Ben seni tanırım, herhangi bir insanı tanır gibi değil de, tümden özel bir şekilde.
Mecdelli Meryem, mezara gelip Rabbin bedenini bulamadığında, alınıp götürüldüğünü düşündü ve durumu öğrencilere bildirdi. Onlar da bakmaya geldiler ve durumun, kadının anlattığı gibi olduğu kanısına vardılar. Onlarla ilgili olarak hemen şöyle beyan edilir: “Bundan sonra öğrenciler yine evlerine döndüler” ve bu da eklenilir: “Meryem ise mezarın dışında durmuş ağlıyordu” (Yu. 20, 10-11).Bu olayla, öğrenciler uzaklaştıktan sonra bile Rabbin mezarından ayrılmayan, kadının ruhunu istila eden sevgi gücüne dikkat etmeliyiz. Bulamadığını arıyordu, bu arayışında ağlıyordu ve onun için canlı bir sevgi ile yanıp tutuştuğundan kaçırıldığını düşünerek, arzu ile için için yanıyordu.O yüzdendir ki, onu aramak için kaldığından, yalnızca kendi onu görebildi; çünkü “sona kadar dayanan kurtulacaktır” (Mat. 10, 22) diyen gerçeğin sesinin beyan ettiği gibi, iyi eylemin gücü kararlılıktadır.Bir kez aradı, oysa bulamadı; arayışında ısrar etti ve bulması uygun görüldü. Böylece uzayan arzular arttı ve artarak da arayışların hedefine ulaştılar. Kutsal arzular uzamakla artıyor. Şayet bekleyişte azalırlarsa, bu, gerçek arzu olmadıklarının işaretidir.

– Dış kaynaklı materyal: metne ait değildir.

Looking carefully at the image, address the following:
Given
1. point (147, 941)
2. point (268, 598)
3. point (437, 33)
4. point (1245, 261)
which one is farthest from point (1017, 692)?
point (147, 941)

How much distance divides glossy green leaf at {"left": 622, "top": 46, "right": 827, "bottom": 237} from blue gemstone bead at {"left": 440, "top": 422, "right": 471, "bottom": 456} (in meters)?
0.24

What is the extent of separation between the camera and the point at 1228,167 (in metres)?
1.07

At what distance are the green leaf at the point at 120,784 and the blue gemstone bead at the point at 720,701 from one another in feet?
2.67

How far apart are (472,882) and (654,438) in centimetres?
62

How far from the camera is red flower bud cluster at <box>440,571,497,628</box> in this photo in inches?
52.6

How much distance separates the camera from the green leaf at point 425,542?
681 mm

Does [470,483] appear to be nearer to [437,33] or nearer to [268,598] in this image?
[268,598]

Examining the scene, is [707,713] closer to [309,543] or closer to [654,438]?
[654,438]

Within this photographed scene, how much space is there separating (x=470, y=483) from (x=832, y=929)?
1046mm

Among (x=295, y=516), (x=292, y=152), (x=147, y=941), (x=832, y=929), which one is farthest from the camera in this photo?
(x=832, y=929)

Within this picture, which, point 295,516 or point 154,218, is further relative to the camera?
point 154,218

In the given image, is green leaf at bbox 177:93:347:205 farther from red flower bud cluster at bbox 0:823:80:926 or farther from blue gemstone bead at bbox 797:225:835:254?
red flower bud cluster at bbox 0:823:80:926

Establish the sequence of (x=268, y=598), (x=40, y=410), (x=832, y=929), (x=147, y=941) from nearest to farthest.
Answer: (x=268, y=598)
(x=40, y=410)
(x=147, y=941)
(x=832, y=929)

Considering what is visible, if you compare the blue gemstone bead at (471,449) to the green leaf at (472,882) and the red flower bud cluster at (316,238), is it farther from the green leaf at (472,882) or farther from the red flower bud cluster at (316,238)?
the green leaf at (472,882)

Gerçeğe ulaşabilen herkes bu yakıcı sevgiyi denemiştir. Davut: “Tanrı’ya susadım, hayatın kaynağı Tanrı’ya; ne zaman görmeye gideceğim Tanrı’nın yüzünü” (Mez. 41, 3). Ve Ezgiler Ezgisi’nde Kilise: Ben sevgi ile yaralandım (bak. Ezg. 4, 9) der. Ve yeniden der ki: Ruhum dayanamadı (bak. Ezg. 5, 6).“Kadın, niçin ağlıyorsun? Kimi arıyorsun? (Yu. 20, 15). Acısının nedeni soruluyor; öyle ki arzu artsın ve aradığına adı ile seslenince ona duyduğu sevgi daha da alevlensin.“İsa ona, “Meryem!” dedi (Yu. 20, 16). Kendini tanımadan ona, cinsinin genel adı ile seslendikten sonra adı ile çağırır; sanki bunu söylemek istiyormuş gibi: Seni tanıyanı tanı. Ben seni tanırım, herhangi bir insanı tanır gibi değil de, tümden özel bir şekilde.”O halde, adı ile çağrılan Meryem, Yaratıcıyı tanır ve hemen: “Rabbuni” yani “Hocam!” diye haykırır. Dışarda aradığı O idi ve onu içten arayışında yöneten yine O idi.